»»

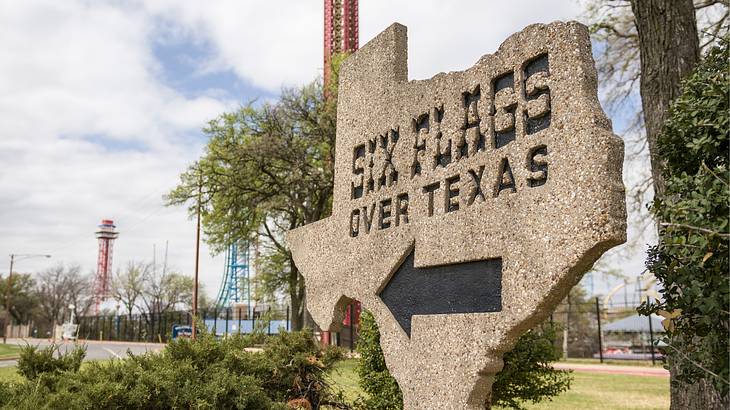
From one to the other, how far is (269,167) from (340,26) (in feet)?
36.3

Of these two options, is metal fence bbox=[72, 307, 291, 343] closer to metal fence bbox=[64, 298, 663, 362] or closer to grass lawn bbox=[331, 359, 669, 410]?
metal fence bbox=[64, 298, 663, 362]

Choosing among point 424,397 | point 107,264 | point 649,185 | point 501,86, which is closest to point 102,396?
point 424,397

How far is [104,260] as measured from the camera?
307 ft

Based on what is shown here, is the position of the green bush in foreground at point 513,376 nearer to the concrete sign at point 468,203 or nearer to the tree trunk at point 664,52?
the concrete sign at point 468,203

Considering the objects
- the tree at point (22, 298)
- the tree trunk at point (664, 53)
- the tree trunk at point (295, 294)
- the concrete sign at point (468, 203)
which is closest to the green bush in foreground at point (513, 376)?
the concrete sign at point (468, 203)

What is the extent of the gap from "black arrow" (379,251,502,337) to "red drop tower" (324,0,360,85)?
2495 centimetres

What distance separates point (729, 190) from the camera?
3107 mm

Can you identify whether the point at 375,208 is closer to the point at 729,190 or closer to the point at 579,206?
the point at 579,206

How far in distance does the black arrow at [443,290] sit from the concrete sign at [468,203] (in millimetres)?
13

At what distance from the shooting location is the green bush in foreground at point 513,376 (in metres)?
6.96

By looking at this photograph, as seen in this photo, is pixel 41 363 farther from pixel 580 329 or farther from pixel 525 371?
pixel 580 329

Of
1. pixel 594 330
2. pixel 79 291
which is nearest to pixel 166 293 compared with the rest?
pixel 79 291

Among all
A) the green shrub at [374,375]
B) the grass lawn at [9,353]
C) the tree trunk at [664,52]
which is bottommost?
the grass lawn at [9,353]

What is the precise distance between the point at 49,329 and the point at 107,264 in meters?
27.1
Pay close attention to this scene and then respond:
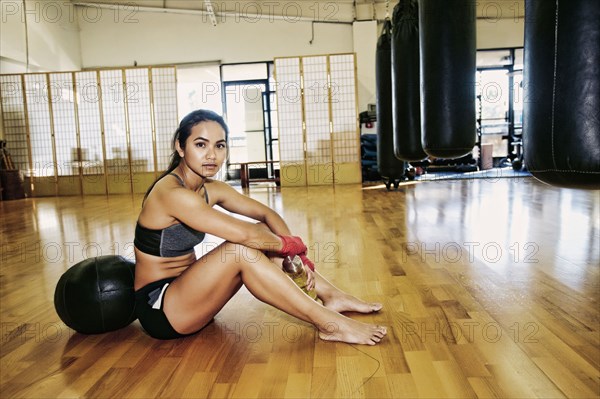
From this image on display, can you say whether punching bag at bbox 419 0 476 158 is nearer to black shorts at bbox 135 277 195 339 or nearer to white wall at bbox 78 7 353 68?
black shorts at bbox 135 277 195 339

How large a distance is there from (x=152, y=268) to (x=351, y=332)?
0.68 meters

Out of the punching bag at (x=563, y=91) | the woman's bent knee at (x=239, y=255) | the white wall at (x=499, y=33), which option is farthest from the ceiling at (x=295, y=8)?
the punching bag at (x=563, y=91)

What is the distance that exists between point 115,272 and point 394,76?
1.90 m

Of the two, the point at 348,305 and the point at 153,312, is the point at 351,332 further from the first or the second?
the point at 153,312

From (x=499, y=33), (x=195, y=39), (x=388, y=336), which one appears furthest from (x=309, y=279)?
(x=499, y=33)

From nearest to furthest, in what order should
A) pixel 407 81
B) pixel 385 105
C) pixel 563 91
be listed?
pixel 563 91 → pixel 407 81 → pixel 385 105

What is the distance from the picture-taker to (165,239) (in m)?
1.60

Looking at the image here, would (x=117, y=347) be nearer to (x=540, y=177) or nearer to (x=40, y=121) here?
(x=540, y=177)

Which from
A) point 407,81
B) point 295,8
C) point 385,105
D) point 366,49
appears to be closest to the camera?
point 407,81

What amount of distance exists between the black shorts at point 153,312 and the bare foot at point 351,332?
0.50 meters

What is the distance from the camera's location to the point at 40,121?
8.24 metres

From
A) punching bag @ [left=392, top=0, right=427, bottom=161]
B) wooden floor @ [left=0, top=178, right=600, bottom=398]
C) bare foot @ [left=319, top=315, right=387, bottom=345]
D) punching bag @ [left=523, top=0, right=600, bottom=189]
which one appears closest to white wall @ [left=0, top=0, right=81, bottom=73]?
wooden floor @ [left=0, top=178, right=600, bottom=398]

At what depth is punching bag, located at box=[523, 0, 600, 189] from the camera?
912mm

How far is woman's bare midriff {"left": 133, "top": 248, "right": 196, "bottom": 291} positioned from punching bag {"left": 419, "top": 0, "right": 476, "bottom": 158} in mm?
1176
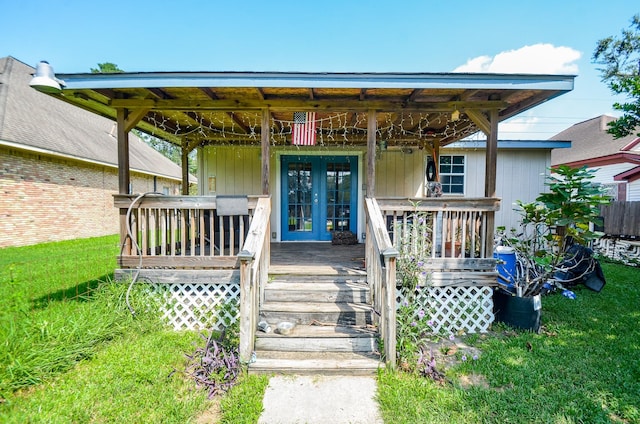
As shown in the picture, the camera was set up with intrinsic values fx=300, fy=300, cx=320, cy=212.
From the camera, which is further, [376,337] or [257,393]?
[376,337]

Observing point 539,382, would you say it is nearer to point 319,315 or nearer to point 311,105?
point 319,315

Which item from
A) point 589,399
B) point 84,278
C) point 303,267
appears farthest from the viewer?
point 84,278

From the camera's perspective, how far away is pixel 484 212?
3.75 metres

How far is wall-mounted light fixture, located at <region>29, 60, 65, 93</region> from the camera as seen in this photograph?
301 cm

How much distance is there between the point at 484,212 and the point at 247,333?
3096 millimetres

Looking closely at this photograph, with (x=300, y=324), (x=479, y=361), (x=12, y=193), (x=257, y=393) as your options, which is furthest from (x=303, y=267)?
(x=12, y=193)

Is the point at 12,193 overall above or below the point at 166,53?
below

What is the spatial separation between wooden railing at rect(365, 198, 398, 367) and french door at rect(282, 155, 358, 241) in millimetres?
3015

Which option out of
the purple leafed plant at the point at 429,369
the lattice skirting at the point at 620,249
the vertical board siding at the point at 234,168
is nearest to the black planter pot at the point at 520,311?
the purple leafed plant at the point at 429,369

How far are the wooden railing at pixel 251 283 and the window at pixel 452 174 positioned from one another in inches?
253

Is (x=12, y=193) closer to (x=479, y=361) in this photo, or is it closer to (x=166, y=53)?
(x=166, y=53)

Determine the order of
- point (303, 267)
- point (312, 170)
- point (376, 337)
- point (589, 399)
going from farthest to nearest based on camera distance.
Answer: point (312, 170) < point (303, 267) < point (376, 337) < point (589, 399)

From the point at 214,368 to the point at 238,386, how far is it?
30 cm

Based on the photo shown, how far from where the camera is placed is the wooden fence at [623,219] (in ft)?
24.1
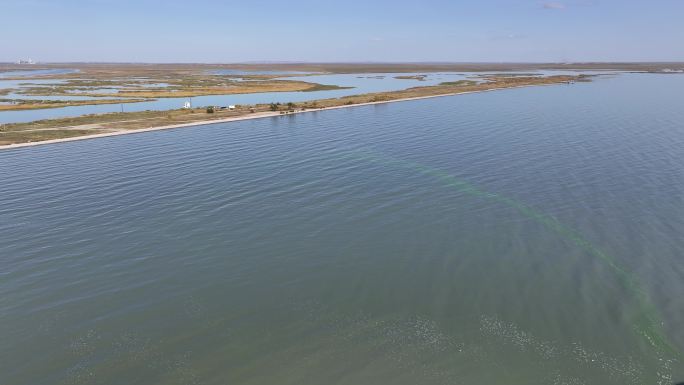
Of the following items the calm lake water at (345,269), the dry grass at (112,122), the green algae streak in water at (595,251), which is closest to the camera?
the calm lake water at (345,269)

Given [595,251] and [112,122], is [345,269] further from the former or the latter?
[112,122]

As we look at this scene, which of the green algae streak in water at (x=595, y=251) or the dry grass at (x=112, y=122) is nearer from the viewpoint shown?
the green algae streak in water at (x=595, y=251)

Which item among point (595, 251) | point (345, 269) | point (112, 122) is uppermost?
point (112, 122)

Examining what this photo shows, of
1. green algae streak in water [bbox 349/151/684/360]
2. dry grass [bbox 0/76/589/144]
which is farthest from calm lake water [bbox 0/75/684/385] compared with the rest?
dry grass [bbox 0/76/589/144]

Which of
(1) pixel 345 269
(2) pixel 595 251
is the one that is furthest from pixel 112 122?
(2) pixel 595 251

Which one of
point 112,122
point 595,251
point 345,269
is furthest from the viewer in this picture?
point 112,122

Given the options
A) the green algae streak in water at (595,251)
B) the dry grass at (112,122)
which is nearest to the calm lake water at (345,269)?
the green algae streak in water at (595,251)

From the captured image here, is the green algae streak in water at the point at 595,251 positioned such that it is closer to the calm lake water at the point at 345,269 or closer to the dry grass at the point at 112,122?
the calm lake water at the point at 345,269

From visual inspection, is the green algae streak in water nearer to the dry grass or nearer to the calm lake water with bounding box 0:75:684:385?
the calm lake water with bounding box 0:75:684:385

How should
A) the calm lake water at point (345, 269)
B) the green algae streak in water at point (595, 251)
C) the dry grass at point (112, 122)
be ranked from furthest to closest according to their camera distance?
the dry grass at point (112, 122) < the green algae streak in water at point (595, 251) < the calm lake water at point (345, 269)
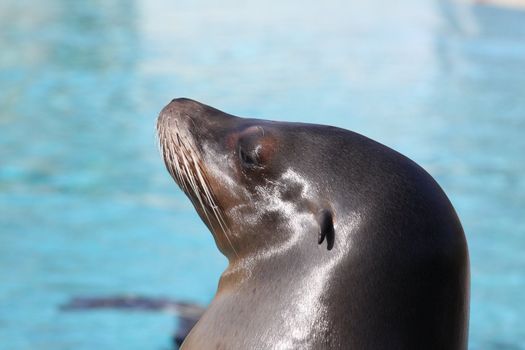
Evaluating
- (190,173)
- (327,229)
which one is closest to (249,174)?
(190,173)

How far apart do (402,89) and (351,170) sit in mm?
10782

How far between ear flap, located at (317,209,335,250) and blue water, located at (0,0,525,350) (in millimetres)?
3562

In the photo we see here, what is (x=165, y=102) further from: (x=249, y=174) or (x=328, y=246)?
(x=328, y=246)

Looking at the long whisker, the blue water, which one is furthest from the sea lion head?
the blue water

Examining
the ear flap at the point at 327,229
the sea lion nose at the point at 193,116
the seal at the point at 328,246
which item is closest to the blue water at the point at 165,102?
the sea lion nose at the point at 193,116

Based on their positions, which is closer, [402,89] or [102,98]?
[102,98]

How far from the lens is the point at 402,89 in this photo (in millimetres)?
13211

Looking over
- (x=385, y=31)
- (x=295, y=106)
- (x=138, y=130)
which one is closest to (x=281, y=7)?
(x=385, y=31)

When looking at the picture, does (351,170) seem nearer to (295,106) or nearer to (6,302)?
(6,302)

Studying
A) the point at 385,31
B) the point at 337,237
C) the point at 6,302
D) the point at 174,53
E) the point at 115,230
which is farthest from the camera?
the point at 385,31

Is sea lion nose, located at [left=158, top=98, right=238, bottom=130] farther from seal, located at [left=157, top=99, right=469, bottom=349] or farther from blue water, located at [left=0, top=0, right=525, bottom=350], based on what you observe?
blue water, located at [left=0, top=0, right=525, bottom=350]

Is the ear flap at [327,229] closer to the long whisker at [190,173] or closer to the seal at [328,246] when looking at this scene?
the seal at [328,246]

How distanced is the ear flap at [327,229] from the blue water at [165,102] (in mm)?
3562

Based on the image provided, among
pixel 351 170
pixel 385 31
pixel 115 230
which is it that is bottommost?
pixel 351 170
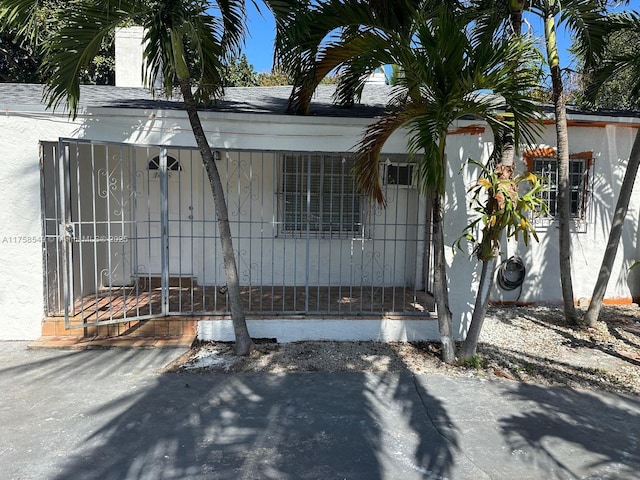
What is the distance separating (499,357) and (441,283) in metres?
1.21

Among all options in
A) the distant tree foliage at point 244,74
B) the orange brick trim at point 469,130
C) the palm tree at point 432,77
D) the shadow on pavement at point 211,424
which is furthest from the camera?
the distant tree foliage at point 244,74

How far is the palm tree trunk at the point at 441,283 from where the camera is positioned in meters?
4.76

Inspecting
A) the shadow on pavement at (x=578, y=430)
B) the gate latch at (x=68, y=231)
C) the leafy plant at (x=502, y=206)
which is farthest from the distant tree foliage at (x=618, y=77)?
the gate latch at (x=68, y=231)

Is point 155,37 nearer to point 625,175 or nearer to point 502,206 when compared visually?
point 502,206

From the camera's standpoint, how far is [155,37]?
13.5 feet

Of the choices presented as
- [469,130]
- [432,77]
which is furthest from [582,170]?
[432,77]

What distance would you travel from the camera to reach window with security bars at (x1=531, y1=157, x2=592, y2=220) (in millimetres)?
7129

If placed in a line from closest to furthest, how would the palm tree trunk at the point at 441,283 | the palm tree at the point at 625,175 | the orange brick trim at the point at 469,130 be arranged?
the palm tree trunk at the point at 441,283, the orange brick trim at the point at 469,130, the palm tree at the point at 625,175

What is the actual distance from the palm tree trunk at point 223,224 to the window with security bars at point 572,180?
16.7 ft

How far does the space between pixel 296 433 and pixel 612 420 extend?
2.72 m

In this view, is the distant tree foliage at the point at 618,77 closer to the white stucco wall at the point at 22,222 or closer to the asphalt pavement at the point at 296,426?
the asphalt pavement at the point at 296,426

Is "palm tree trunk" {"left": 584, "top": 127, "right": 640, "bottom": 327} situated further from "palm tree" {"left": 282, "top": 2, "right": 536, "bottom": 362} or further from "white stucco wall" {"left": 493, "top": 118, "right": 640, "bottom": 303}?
"palm tree" {"left": 282, "top": 2, "right": 536, "bottom": 362}

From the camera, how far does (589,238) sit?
23.9 feet

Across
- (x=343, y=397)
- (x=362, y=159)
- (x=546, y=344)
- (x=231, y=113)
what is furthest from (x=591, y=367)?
(x=231, y=113)
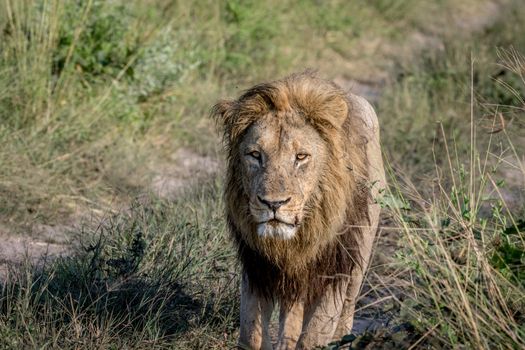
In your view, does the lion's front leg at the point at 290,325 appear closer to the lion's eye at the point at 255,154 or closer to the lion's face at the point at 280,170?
the lion's face at the point at 280,170

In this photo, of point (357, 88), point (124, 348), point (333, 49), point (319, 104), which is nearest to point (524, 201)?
point (319, 104)

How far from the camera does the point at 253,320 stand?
4172mm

««

_YOUR GOAL_
Beginning at the line that contains "From the camera, how far does (589,238) sit?", give the remaining lines of the records again exactly, through the last one. Leave out pictures.

_RESULT OF THE TASK_
From the camera, how far does (589,238) sit?
23.9 feet

Across
- (x=343, y=397)
- (x=362, y=159)
- (x=546, y=344)
- (x=231, y=113)
what is furthest from (x=591, y=367)?
(x=231, y=113)
In your view, does the lion's front leg at the point at 290,325 appear closer to the lion's eye at the point at 255,154 or closer to the lion's face at the point at 280,170?
the lion's face at the point at 280,170

In this photo, of point (357, 88), point (124, 348), point (333, 49), point (319, 104), which is nearest to point (524, 201)?
point (319, 104)

How far from the camera does the point at 253,320 stand?
4172mm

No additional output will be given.